Bona Garcia esteve na Ilha das Pedras Brancas, em Guaíba, e no 19º Regimento de Infantaria de São Leopoldo, mas foi no Dops que mais padeceu, em março e abril de 1970. Conta que foi torturado pelo major Átila Rohrsetzer, do Centro de Informações do Exército (CIE), a quem descreve como “um sádico e doente”, porque aplicava choques elétricos ao som de música clássica e falando na própria família.

As torturas ocorriam numa sala batizada de fossa. Um médico acompanhava o major Átila. Para avaliar a resistência da vítima, dava chutinhos com a ponta do sapato estilo bico fino no corpo que se contorcia de dor. Atestou que era um “guri forte”, logo podia continuar sendo interrogado, como lembra Bona Garcia:

— Levei muito choque elétrico, tanto na cabeça, quanto nas mãos, nas orelhas. Conectavam um fio na orelha esquerda e outro no pé direito, para que a corrente do choque circulasse por todo o corpo rapidamente. É apavorante. Ficava meio desorientado, notava que saía faísca pelos cabelos.

O episódio que multiplicou os locais de repressão pelo Estado foi a tentativa de sequestrar o cônsul americano em Porto Alegre, Curtis Carly Cutter, em abril de 1970, por um grupo da VPR. Veterano da Guerra da Coreia (1950-1953), Cutter escapou com um ferimento no braço, mas o atentado acionou o sinal de alerta no CIE.

No mesmo mês, foi enviado ao Rio Grande do Sul um dos maiores especialistas em tortura e solução final (matar e ocultar o cadáver): o major do CIE do Rio de Janeiro Paulo Malhães, que chegaria a coronel do Exército. Ao lado do sargento Clodoaldo Cabral, seu escudeiro, ensinou novas técnicas aos gaúchos. Um dos discípulos foi o delegado do Dops Pedro Seelig. Em depoimento à Comissão Estadual da Verdade do Rio, Malhães destacou:

— É, o Pedro Seelig, este mesmo. Grande amigo.

Quem esteve à mercê de Malhães não esquece a experiência. Paulo de Tarso Carneiro, da Vanguarda Armada Revolucionária Palmares (VAR-Palmares), lembra que ele se apresentou no Dops dizendo ser “homem de confiança” do general Emílio Médici, que governou o país de 1969 a 1974:

— Usava óculos escuros, mas não cobria o rosto. Fazia fila para torturar, não tinha pudor. Referia-se aos prisioneiros como um bando de comunistas.

A dupla Malhães e Cabral aumentou os centros de interrogatório. Passou por Caxias do Sul e demorou-se em Três Passos, onde improvisou a Brigada Militar para suas atividades. O então vereador Reneu Geraldino Mertz apanhou tanto, que ficou surdo de um ouvido. Morreu em 1991, ainda com as sequelas.

◆ ◆ ◆ ◆ ◆

• _EXERCÍCIO 1_
Segundo o texto sobre a repressão no Rio Grande do Sul, em que ano morreu o vereador Reneu Geraldino Mertz?
• _EXERCÍCIO 2_
Transcreva do texto sobre a repressão no Rio Grande do Sul tudo o que vai de "O episódio que" até "mesmo. Grande amigo.".
A listagem não guarda relação com o texto sobre a repressão no Rio Grande do Sul.

◆ ◆ ◆ ◆ ◆

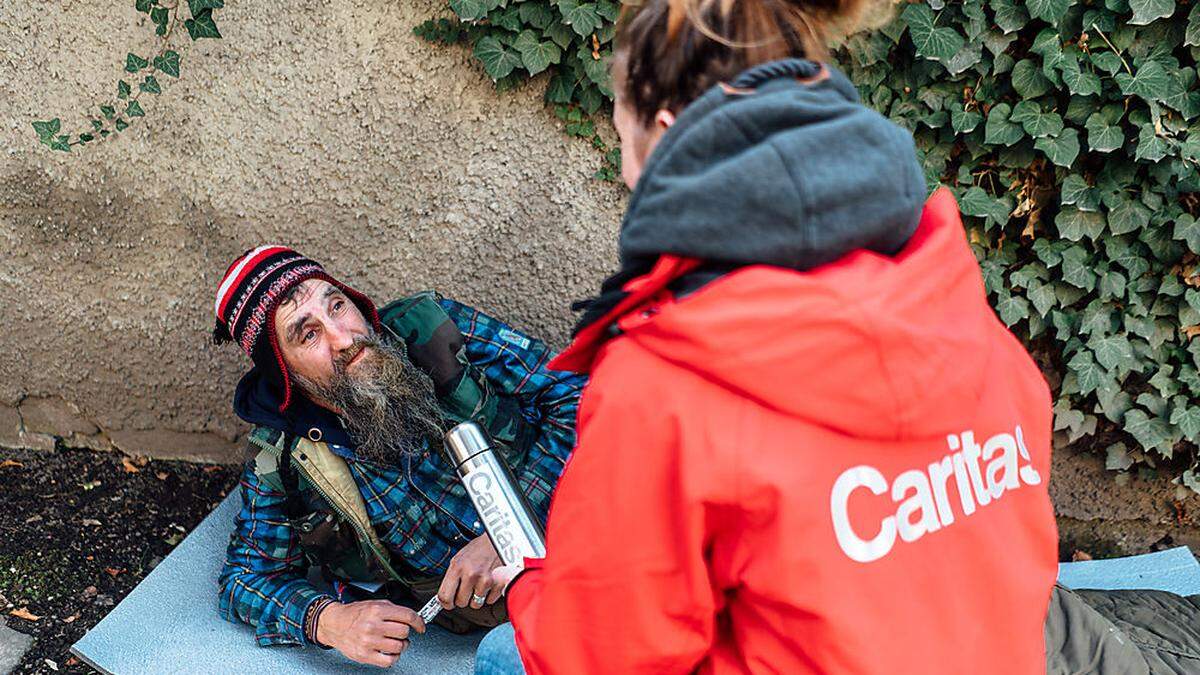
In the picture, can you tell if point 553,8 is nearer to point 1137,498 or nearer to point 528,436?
point 528,436

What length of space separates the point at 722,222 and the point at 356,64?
1991 mm

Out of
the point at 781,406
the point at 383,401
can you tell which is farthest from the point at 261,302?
the point at 781,406

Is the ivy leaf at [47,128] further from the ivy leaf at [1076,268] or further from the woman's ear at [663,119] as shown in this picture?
the ivy leaf at [1076,268]

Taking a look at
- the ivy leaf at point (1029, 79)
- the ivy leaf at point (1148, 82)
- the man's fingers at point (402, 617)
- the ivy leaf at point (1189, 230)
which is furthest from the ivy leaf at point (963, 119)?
the man's fingers at point (402, 617)

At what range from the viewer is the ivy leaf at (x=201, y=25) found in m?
2.69

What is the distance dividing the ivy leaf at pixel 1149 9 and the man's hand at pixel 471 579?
2.08 m

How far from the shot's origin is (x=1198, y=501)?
3.05m

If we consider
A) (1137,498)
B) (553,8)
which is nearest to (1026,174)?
(1137,498)

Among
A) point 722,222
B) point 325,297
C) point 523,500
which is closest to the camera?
point 722,222

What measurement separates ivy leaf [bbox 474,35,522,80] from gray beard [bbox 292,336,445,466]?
82 centimetres

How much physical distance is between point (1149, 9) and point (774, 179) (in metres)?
1.92

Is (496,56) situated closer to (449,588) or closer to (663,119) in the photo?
(449,588)

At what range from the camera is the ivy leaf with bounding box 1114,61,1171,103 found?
8.36 feet

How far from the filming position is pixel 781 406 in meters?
1.15
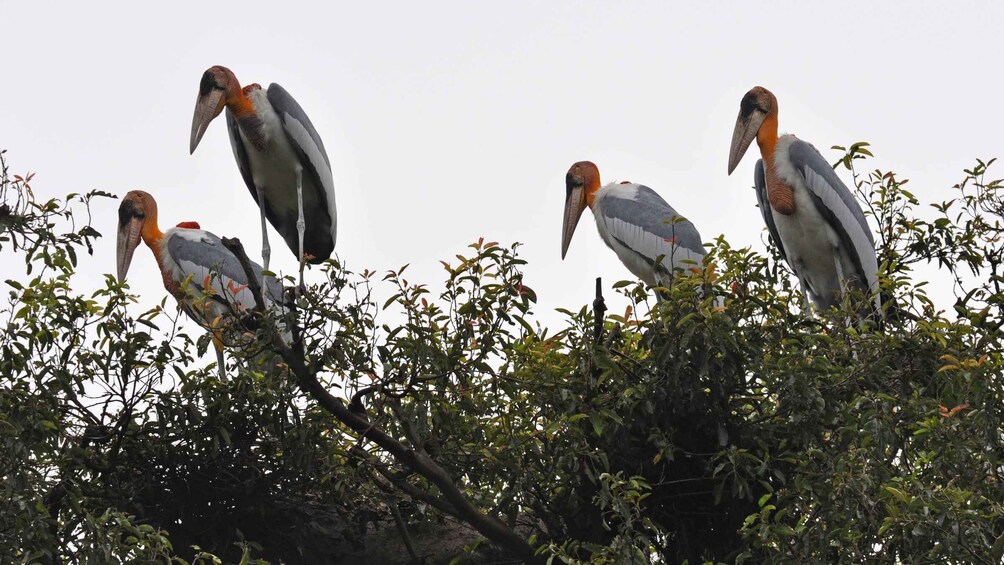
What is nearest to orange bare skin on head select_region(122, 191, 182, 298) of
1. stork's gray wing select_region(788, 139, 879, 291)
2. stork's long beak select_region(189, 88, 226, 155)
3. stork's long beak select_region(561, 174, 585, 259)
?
stork's long beak select_region(189, 88, 226, 155)

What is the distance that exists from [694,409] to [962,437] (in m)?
1.09

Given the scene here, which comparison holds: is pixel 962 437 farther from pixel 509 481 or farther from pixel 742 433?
pixel 509 481

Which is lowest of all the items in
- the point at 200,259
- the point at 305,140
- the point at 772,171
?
the point at 772,171

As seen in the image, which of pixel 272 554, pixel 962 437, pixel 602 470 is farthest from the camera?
pixel 272 554

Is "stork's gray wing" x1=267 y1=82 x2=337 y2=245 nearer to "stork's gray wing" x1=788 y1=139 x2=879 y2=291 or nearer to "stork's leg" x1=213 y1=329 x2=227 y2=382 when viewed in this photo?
"stork's leg" x1=213 y1=329 x2=227 y2=382

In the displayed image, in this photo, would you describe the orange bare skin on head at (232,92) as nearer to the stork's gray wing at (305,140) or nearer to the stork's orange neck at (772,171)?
the stork's gray wing at (305,140)

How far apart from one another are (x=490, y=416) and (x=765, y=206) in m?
2.90

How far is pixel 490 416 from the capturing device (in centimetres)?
623

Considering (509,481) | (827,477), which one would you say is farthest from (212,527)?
(827,477)

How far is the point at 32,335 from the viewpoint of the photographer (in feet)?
19.0

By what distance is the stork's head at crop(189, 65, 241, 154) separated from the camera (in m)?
7.89

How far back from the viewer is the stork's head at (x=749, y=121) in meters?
8.70

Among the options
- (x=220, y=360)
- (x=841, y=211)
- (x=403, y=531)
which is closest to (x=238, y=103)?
(x=220, y=360)

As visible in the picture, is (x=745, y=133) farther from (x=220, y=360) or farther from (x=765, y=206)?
(x=220, y=360)
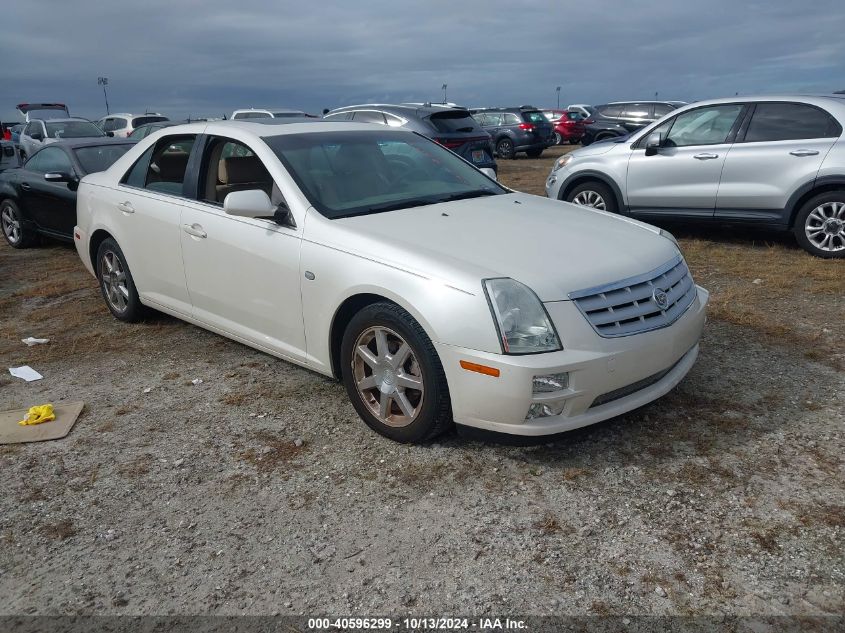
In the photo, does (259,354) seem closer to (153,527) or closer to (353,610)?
(153,527)

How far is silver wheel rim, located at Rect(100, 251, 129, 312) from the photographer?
5.66 meters

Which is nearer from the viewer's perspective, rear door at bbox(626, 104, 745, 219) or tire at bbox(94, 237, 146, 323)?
tire at bbox(94, 237, 146, 323)

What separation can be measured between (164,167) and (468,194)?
2261 millimetres

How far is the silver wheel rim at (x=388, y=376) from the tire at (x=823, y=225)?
222 inches

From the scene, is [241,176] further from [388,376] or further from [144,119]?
[144,119]

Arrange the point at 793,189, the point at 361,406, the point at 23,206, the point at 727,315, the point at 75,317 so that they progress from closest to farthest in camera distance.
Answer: the point at 361,406, the point at 727,315, the point at 75,317, the point at 793,189, the point at 23,206

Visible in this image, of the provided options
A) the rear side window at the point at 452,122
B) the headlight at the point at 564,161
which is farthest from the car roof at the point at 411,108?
the headlight at the point at 564,161

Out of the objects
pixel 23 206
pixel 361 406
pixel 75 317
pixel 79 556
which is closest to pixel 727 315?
pixel 361 406

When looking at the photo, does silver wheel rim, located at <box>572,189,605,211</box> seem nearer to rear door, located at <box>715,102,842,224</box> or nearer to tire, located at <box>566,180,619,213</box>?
tire, located at <box>566,180,619,213</box>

◆ ◆ ◆ ◆ ◆

• _RESPOSTA 1_
Em 1991.

• _RESPOSTA 2_
O episódio que multiplicou os locais de repressão pelo Estado foi a tentativa de sequestrar o cônsul americano em Porto Alegre, Curtis Carly Cutter, em abril de 1970, por um grupo da VPR. Veterano da Guerra da Coreia (1950-1953), Cutter escapou com um ferimento no braço, mas o atentado acionou o sinal de alerta no CIE.

No mesmo mês, foi enviado ao Rio Grande do Sul um dos maiores especialistas em tortura e solução final (matar e ocultar o cadáver): o major do CIE do Rio de Janeiro Paulo Malhães, que chegaria a coronel do Exército. Ao lado do sargento Clodoaldo Cabral, seu escudeiro, ensinou novas técnicas aos gaúchos. Um dos discípulos foi o delegado do Dops Pedro Seelig. Em depoimento à Comissão Estadual da Verdade do Rio, Malhães destacou:

— É, o Pedro Seelig, este mesmo. Grande amigo.